The liquid gold gushed out, mingling with the rich Parmesan truffle cream sauce on the plate, as soon as my fork broached the impossibly fluffy green dome almost too delicate to hold its own weight. Visually seductive and dramatic, it was otherwise rather forgettable. The asparagus in the flan would have been completely overwhelmed by all of the other elements had it not been rescued by an intensely flavored swatch of asparagus puree.
Although Jeffrey Benjamin is listed as the wine director, I’m fairly certain that he’s gone off to oversee Vetri’s newest restaurant, Osteria, which Vetri co-owns with Benjamin and Jeff Michaud. (Osteria was nominated this year (2008) for Best New Restaurant). While Vetri has yet to name a new wine director on its website, I will nominate Steve Wildly, who served us both evenings. His wine pairings were excellent. Most of his couplings were weighty. Wildly’s approach goes for the throat: bold, gutsy and aggressive on their own, these were the type of wines that wrap themselves around the food its paired with.
Save gelato, which I was getting more than my fair share of at Capogiro, Italian desserts, for the most part, have always struck me as slightly less exciting versions of desserts from other cultures. That’s probably not a fair statement, given that I’m not exactly an Italian food scholar. But I’ve rarely encountered an Italian dessert for which there is not a cultural counterpart that I don’t like better (geez, if that’s *not* a grammatical nightmare).
Vetri excels at simplicity, and for the most part, the desserts that we saw were simple, and therefore, tended to be good. But none were thrilling.
Fresh Washington State Berries smothered with a velvety blanket of warm sabayon heady with alcohol, ladled table-sided, was particularly memorable.

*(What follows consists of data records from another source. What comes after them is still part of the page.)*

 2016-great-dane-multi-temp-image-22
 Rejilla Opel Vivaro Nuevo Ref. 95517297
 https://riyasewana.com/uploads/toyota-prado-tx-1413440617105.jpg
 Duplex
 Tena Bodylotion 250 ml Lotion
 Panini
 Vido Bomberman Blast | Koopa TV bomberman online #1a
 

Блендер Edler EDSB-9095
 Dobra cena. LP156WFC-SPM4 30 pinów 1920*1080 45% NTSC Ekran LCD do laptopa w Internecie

So was the Local Honey Ice Cream, which featured two scoops nested in a tall martini glass topped with grainy blueberry granita and a garnish of fresh mint and tart red currants.
But the rest of our desserts – “Strawberry Shortcake” (notable only for its black pepper gelato which didn’t taste very peppery), “Chocolate Polenta Budino“; (your standard-issue molten chocolate cake colored Italian with a gritty polenta crumb), and a “Local Peach Tart” – all very good but not particularly special. However, the silver dish of “Piccola Pasticceria” (small sweets – mignardises) were truly wonderful – an assortment of pâtés des fruits, cannelés, polenta cookies, and wonderfully decadent layered dark chocolate cakes that were the love child of tiramisu and opera cake.

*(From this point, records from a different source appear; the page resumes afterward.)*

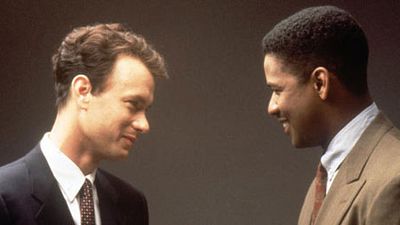 image de la news 5 bonnes raisons de (re)voir "Philadelphia" ce soir sur 6ter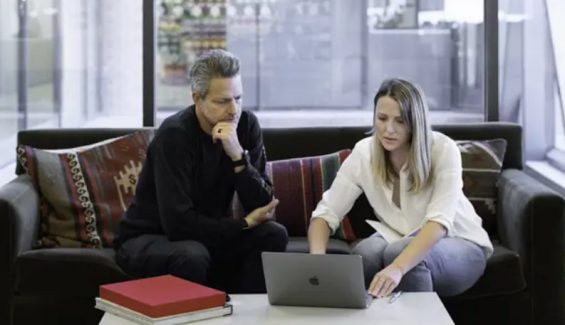 小红书婚纱摄影行业引流获客攻略！照做就爆单！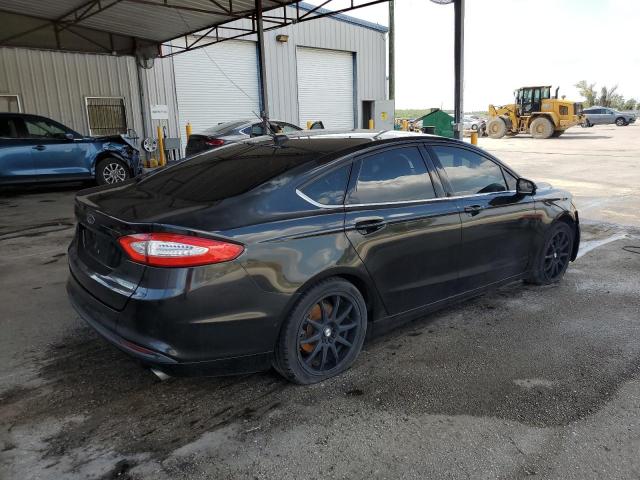 52532423 :رقم المزاد ، 3FA6P0HR1DR221756 vin ، 2013 Ford Fusion Se مزاد بيع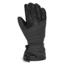 Gordini Gore-Tex Storm Trooper III Gloves - Womens, Gun Metal/Black, Medium, 3G1070-GUNMETAL/BLACK-M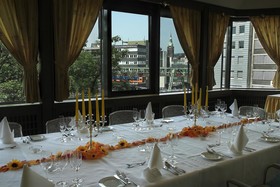 Spark by Hilton Wuppertal City Centre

Judging by our service, Vetri was deserving of its nomination this year (2008) for the James Beard Award for Outstanding Service Award. The staff was warm and gracious. They fit together so comfortably and were so coordinated, that Vetri felt like a family operation. We were never in want of anything.
Vetri is not the first top toque to inhabit 1312 Spruce. This narrow townhouse was the original situs of Georges Perrier’s fabled Le Bec Fin, which moved a few blocks over and up. The restaurant is textbook cozy – a little too much to be comfortably American. Two tops can be tight, although both of our four tops had plenty of elbow room and ear cushion. But the butter yellow walls, dark wooden floor boards, and simple austere slat-back chairs all could have walked straight out of an Italian home – a far cry from the restaurant’s frilly and pink predecessor.
Marc Vetri strikes me as the type of chef who keeps his head down and works. It shows and pays off. Vetri Ristorante was everything I hoped it would be. It’s self-assured. It’s stable. It’s imbued with personality. The experience creates a dialogue. It has a soul: the setting, place, and food. And the execution is spotless.
Like so many of the restaurants that I’m blessed to be able visit, Vetri is one that I’ll look forward to returning to.